● Dataset extract
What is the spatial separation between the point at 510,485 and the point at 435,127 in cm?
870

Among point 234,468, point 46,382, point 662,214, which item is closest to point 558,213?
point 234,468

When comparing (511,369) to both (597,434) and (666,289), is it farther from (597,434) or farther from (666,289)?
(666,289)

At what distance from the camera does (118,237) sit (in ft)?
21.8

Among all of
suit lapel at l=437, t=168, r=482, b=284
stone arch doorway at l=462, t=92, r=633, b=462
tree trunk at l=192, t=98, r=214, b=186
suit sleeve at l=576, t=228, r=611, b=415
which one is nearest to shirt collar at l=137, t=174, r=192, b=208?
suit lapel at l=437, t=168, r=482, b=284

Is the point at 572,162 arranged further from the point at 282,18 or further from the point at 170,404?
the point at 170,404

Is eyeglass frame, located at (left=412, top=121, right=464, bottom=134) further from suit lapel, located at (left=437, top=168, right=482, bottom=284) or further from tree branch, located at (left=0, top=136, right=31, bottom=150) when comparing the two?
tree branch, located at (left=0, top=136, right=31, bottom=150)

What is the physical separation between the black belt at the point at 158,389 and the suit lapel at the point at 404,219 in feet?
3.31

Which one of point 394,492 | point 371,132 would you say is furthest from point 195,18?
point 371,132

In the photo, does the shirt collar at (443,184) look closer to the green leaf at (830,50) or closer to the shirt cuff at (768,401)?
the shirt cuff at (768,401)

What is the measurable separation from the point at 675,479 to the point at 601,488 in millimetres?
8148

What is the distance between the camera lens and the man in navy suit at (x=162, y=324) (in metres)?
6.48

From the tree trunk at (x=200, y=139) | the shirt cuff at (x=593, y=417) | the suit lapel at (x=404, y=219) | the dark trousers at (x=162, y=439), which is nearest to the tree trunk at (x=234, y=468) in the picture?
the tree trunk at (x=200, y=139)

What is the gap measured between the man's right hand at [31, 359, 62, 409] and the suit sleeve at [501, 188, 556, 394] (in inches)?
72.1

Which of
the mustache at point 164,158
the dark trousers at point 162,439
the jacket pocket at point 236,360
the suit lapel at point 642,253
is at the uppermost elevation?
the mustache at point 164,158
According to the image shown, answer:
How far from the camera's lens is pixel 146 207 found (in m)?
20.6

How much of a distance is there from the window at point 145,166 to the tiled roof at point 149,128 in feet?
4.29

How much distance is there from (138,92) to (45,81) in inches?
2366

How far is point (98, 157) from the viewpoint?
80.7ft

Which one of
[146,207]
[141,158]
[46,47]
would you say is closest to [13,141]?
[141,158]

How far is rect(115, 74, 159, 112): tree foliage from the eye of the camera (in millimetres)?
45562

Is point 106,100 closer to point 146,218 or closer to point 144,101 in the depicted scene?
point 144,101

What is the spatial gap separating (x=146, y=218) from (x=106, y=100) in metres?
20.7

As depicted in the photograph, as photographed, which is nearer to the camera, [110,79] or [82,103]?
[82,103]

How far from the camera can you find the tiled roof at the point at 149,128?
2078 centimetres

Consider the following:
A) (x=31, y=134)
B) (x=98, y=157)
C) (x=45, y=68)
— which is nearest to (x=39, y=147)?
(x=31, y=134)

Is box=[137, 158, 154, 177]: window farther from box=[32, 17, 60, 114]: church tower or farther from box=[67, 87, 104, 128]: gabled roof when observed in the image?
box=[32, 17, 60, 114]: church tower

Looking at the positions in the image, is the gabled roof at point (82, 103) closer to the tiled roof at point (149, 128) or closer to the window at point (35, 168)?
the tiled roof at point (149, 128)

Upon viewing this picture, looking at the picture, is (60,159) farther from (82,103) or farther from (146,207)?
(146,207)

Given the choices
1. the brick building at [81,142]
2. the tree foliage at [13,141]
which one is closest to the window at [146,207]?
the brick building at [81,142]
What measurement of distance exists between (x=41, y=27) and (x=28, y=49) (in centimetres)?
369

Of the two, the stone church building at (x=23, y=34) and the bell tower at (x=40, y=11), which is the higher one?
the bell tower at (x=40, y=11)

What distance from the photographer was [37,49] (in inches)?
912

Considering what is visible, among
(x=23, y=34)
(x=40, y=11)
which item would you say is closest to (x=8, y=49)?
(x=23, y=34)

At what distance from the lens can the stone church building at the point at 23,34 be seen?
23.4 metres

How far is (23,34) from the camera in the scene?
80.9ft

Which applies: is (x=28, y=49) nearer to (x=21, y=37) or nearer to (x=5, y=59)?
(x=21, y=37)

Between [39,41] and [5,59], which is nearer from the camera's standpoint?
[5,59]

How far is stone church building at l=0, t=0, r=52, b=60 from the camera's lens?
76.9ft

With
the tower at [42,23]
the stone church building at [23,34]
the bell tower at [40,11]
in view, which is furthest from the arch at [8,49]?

● Task goal
Print all of the records above word for word, with every line and character unchanged.

● Problem solution
What is the spatial separation between the point at 510,485 and the point at 435,127 in cm?
870

Among point 234,468, point 46,382, point 662,214, which item is closest to point 558,213?
point 234,468

When comparing (511,369) to both (597,434) and (666,289), is it farther from (597,434) or farther from (666,289)?
(666,289)

At what distance from the camera does (118,237) sit (in ft)?
21.8

Among all of
suit lapel at l=437, t=168, r=482, b=284
stone arch doorway at l=462, t=92, r=633, b=462
tree trunk at l=192, t=98, r=214, b=186
suit sleeve at l=576, t=228, r=611, b=415
which one is nearest to shirt collar at l=137, t=174, r=192, b=208?
suit lapel at l=437, t=168, r=482, b=284

Is the point at 572,162 arranged further from the point at 282,18 or further from the point at 170,404?
the point at 170,404

Is eyeglass frame, located at (left=412, top=121, right=464, bottom=134) further from suit lapel, located at (left=437, top=168, right=482, bottom=284) or further from tree branch, located at (left=0, top=136, right=31, bottom=150) when comparing the two?
tree branch, located at (left=0, top=136, right=31, bottom=150)

What is the physical separation between the black belt at the point at 158,389 and the suit lapel at the point at 404,219 in feet?
3.31

Which one of point 394,492 | point 371,132 would you say is furthest from point 195,18?
point 371,132

In the photo, does the shirt collar at (443,184) look closer to the green leaf at (830,50) or closer to the shirt cuff at (768,401)?
the shirt cuff at (768,401)

What is the measurable separation from the point at 675,479 to the point at 601,488 in millimetres?
8148

What is the distance between the camera lens and the man in navy suit at (x=162, y=324) (in metres)?
6.48

From the tree trunk at (x=200, y=139) | the shirt cuff at (x=593, y=417) | the suit lapel at (x=404, y=219) | the dark trousers at (x=162, y=439), which is nearest to the tree trunk at (x=234, y=468) in the picture?
the tree trunk at (x=200, y=139)

What is the gap measured between the man's right hand at [31, 359, 62, 409] and the suit sleeve at [501, 188, 556, 394] (in inches)?
72.1

Which of
the mustache at point 164,158
the dark trousers at point 162,439
the jacket pocket at point 236,360
the suit lapel at point 642,253
is at the uppermost elevation?
the mustache at point 164,158
According to the image shown, answer:
How far from the camera's lens is pixel 146 207 found (in m)?
20.6

How much of a distance is there from the window at point 145,166 to the tiled roof at point 149,128 in feet?
4.29

How much distance is there from (138,92) to (45,81) in inches?
2366

How far is point (98, 157) from the viewpoint?
80.7ft

Which one of
[146,207]
[141,158]
[46,47]
would you say is closest to [13,141]?
[141,158]

How far is rect(115, 74, 159, 112): tree foliage from the eye of the camera (in millimetres)?
45562

Is point 106,100 closer to point 146,218 or closer to point 144,101 in the depicted scene?
point 144,101

What is the spatial gap separating (x=146, y=218) from (x=106, y=100) in metres?
20.7

As depicted in the photograph, as photographed, which is nearer to the camera, [110,79] or [82,103]?
[82,103]

How far from the camera can you find the tiled roof at the point at 149,128?
2078 centimetres

Consider the following:
A) (x=31, y=134)
B) (x=98, y=157)
C) (x=45, y=68)
— which is nearest to (x=39, y=147)?
(x=31, y=134)

Is box=[137, 158, 154, 177]: window farther from box=[32, 17, 60, 114]: church tower or farther from box=[67, 87, 104, 128]: gabled roof when observed in the image?
box=[32, 17, 60, 114]: church tower

Looking at the positions in the image, is the gabled roof at point (82, 103) closer to the tiled roof at point (149, 128) or closer to the window at point (35, 168)?
the tiled roof at point (149, 128)

Upon viewing this picture, looking at the picture, is (60,159) farther from (82,103) or farther from (146,207)?
(146,207)

Given the choices
1. the brick building at [81,142]
2. the tree foliage at [13,141]
which one is closest to the window at [146,207]?
the brick building at [81,142]
What measurement of distance exists between (x=41, y=27) and (x=28, y=49) (in centimetres)?
369

Of the two, the stone church building at (x=23, y=34) and the bell tower at (x=40, y=11), which is the higher one?
the bell tower at (x=40, y=11)

What distance from the photographer was [37,49] (in inches)?
912

Considering what is visible, among
(x=23, y=34)
(x=40, y=11)
which item would you say is closest to (x=8, y=49)?
(x=23, y=34)

At what distance from the lens can the stone church building at the point at 23,34 be seen?
23.4 metres

How far is (23,34) from the camera in the scene?
80.9ft

Which applies: is (x=28, y=49) nearer to (x=21, y=37) or nearer to (x=5, y=59)?
(x=21, y=37)

Between [39,41] and [5,59], which is nearer from the camera's standpoint?
[5,59]

How far is stone church building at l=0, t=0, r=52, b=60 from the camera's lens?
76.9ft

With
the tower at [42,23]
the stone church building at [23,34]
the bell tower at [40,11]
in view, which is furthest from the arch at [8,49]?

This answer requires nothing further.